## About this exercise:
Look through the entries below and show every line containing the word "wall".

## Extracted records:

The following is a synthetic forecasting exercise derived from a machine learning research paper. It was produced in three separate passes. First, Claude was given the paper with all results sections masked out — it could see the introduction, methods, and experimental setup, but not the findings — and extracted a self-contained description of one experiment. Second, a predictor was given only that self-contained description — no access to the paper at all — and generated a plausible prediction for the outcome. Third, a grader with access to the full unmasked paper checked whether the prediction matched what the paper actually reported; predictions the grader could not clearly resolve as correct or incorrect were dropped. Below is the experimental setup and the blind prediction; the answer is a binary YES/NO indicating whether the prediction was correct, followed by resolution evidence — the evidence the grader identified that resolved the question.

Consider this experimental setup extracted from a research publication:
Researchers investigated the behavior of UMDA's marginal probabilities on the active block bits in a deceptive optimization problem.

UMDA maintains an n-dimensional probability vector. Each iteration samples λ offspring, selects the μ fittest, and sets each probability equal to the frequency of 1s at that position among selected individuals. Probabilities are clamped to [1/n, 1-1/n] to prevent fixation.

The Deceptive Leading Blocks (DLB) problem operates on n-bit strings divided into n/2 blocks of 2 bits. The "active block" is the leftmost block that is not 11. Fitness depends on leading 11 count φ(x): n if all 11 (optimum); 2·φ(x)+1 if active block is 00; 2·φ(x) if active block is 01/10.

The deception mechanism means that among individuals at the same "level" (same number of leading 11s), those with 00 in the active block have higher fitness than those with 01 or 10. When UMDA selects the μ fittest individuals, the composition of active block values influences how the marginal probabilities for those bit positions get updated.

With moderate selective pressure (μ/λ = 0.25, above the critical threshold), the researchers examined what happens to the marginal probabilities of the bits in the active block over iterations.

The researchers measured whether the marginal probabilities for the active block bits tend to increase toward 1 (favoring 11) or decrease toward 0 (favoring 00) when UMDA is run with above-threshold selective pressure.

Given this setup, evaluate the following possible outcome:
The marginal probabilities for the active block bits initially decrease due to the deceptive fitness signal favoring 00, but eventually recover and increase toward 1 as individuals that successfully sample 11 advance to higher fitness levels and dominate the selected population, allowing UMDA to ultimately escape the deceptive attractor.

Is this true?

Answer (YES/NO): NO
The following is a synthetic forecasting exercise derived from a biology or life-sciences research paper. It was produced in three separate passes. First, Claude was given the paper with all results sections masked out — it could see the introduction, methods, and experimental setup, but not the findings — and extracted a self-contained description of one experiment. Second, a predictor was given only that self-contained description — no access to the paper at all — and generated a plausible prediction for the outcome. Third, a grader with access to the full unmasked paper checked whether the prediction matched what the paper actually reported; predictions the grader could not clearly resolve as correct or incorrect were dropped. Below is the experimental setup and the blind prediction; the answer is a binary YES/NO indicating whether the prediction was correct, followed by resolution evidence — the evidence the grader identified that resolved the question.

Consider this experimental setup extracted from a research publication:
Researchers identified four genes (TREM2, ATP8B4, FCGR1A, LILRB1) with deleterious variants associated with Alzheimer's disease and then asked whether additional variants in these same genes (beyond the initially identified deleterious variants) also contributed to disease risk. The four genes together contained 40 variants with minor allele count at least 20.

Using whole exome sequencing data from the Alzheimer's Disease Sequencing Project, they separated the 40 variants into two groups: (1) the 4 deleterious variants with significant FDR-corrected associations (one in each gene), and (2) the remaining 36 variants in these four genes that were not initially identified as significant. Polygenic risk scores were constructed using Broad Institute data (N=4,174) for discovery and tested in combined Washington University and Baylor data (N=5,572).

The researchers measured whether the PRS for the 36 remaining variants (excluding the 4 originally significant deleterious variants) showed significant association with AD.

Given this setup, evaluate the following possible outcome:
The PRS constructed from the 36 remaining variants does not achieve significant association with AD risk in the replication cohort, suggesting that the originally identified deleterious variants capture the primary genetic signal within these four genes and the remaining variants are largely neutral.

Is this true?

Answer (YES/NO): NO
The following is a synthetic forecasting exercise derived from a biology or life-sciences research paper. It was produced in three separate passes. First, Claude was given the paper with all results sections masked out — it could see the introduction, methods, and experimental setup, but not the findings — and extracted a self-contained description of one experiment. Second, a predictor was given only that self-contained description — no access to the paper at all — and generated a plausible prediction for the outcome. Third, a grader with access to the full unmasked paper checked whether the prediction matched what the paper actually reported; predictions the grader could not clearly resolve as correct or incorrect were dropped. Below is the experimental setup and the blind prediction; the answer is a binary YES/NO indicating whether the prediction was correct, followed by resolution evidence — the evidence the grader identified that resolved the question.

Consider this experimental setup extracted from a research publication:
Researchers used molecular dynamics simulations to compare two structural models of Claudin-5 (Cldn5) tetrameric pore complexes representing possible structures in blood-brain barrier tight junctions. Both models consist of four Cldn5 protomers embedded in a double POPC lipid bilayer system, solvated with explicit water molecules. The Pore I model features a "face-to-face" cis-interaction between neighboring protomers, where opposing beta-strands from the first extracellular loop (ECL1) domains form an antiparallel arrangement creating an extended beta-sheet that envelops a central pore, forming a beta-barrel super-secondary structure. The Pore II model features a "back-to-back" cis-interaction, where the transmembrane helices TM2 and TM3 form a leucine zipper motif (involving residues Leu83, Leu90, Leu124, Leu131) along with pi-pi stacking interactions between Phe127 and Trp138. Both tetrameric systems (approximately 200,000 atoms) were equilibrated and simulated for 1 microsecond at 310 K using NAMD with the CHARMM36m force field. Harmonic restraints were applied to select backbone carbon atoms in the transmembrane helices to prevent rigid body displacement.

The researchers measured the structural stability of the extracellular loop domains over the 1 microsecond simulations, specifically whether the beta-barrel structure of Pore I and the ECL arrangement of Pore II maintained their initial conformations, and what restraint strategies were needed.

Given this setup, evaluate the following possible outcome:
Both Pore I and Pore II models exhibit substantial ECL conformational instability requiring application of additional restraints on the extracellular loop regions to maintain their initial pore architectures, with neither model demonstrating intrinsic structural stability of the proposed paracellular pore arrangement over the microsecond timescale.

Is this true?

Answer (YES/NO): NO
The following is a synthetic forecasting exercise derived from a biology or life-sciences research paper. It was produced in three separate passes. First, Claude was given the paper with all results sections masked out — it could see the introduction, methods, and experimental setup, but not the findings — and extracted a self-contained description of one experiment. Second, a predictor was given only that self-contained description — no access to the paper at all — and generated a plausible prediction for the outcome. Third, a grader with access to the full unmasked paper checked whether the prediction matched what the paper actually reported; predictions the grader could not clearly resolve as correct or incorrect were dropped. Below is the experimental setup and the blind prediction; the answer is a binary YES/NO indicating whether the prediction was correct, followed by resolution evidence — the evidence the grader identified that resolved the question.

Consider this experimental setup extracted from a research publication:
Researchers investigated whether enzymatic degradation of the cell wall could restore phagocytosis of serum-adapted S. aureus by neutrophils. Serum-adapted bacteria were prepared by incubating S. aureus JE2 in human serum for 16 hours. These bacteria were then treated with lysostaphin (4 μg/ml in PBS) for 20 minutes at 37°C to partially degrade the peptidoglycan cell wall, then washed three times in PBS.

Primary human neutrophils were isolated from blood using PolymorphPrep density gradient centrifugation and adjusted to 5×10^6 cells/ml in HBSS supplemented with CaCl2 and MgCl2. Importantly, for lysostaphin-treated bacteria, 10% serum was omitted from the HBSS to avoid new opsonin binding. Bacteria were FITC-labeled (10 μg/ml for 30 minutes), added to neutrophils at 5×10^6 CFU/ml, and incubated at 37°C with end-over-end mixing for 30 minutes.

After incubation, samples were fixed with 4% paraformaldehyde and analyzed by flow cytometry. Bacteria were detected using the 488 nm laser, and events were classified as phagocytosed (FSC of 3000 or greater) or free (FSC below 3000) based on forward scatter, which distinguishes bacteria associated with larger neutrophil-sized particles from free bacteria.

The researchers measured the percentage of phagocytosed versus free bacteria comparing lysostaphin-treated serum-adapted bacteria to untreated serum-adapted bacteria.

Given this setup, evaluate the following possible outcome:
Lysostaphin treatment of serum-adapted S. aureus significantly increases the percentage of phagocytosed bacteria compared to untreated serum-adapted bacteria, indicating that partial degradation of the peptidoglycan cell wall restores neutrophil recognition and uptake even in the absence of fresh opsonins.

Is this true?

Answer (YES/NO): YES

## Finished exercise:
Researchers investigated whether enzymatic degradation of the cell wall could restore phagocytosis of serum-adapted S. aureus by neutrophils. Serum-adapted bacteria were prepared by incubating S. aureus JE2 in human serum for 16 hours. These bacteria were then treated with lysostaphin (4 μg/ml in PBS) for 20 minutes at 37°C to partially degrade the peptidoglycan cell wall, then washed three times in PBS.
Lysostaphin treatment of serum-adapted S. aureus significantly increases the percentage of phagocytosed bacteria compared to untreated serum-adapted bacteria, indicating that partial degradation of the peptidoglycan cell wall restores neutrophil recognition and uptake even in the absence of fresh opsonins.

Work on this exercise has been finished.